PROVIDED PASSAGE ▸

Showing posts with label pork bone soup. Show all posts
Showing posts with label pork bone soup. Show all posts

Owl of Minerva (Toronto) for delivery

Note: Prices in post are based on regular menu prices and may be higher when using delivery services

Aside from soup-based noodles, a comforting dish I crave in the winter is pork bone soup. There’s almost a primal sense of survival in picking up the massive hunk of bone in your hands and trying to get to as many of the meaty bits as possible, dissecting and sucking until it’s picked clean. Kam ja tang is served in most Korean restaurants, but Owl of Minerva introduced the dish to me and it’s where I return for a fix.

As difficult as it is to transport, Owl does delivery and takeout - the kam ja tang ($10.99) is vacuum sealed so that no drop of the fragrant soup is lost. Without the hot stone bowl, it’s warm on arrival, so we always re-heat it in a pot before tucking in. It needs to be enjoyed in its full glory: blistering hot, burning the fingers, and stinging the tongue. No pain, no delicious gain.

SUPPLIED DATA ▸

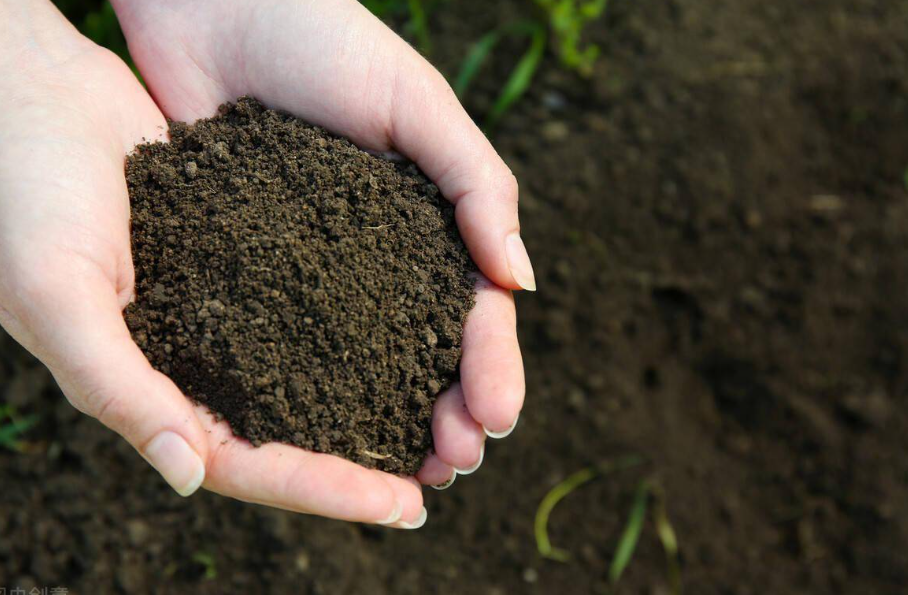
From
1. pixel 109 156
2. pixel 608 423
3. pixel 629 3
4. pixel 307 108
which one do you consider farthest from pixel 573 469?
pixel 629 3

INSTRUCTIONS ▸
a) Collect every line of the entries that contains the string "pixel", matching case exactly.
b) Continue the pork bone soup review from the point where it stops.

RESPONSES ▸
a)
1. pixel 109 156
2. pixel 608 423
3. pixel 629 3
4. pixel 307 108
which one do you consider farthest from pixel 573 469?
pixel 629 3

b)
While waiting for the pork bone to re-heat, snack on an order of gu man du ($10.99). The deep-fried dumplings still surprisingly crispy and hot despite also being entombed in plastic. Truthfully, I’d much rather Owl switch to a piece of tin foil to wrap the beef dumpling instead of using so much plastic. We can all benefit from less waste and if someone wanted to re-heat the dumplings in the toaster oven, the tin foil will even save the customer a preparation step.

Back to the pork bone. Once it’s bubbling hot and placed into a bowl, here’s how I like to enjoy my kam ja tang: I help cool it slightly by placing a couple of pieces of kimchi into the bowl. I prefer the fermented cabbage hot and enjoy that extra bit of umami spice that the sauce adds to the broth. Then, it’s a hands-on marathon – first picking off the easy bits of meat with chopsticks, before switching to the primal eating ritual described earlier.

In between it all, I place bit-sized pieces of steam rice on a spoon before adding some broth to the utensil and getting a delicious mouthful of the salty garlicky soup. Some like to add all the rice into the broth and mix it with the meat, creating a Korean congee. I like mine separated, bite by bite. To each their own.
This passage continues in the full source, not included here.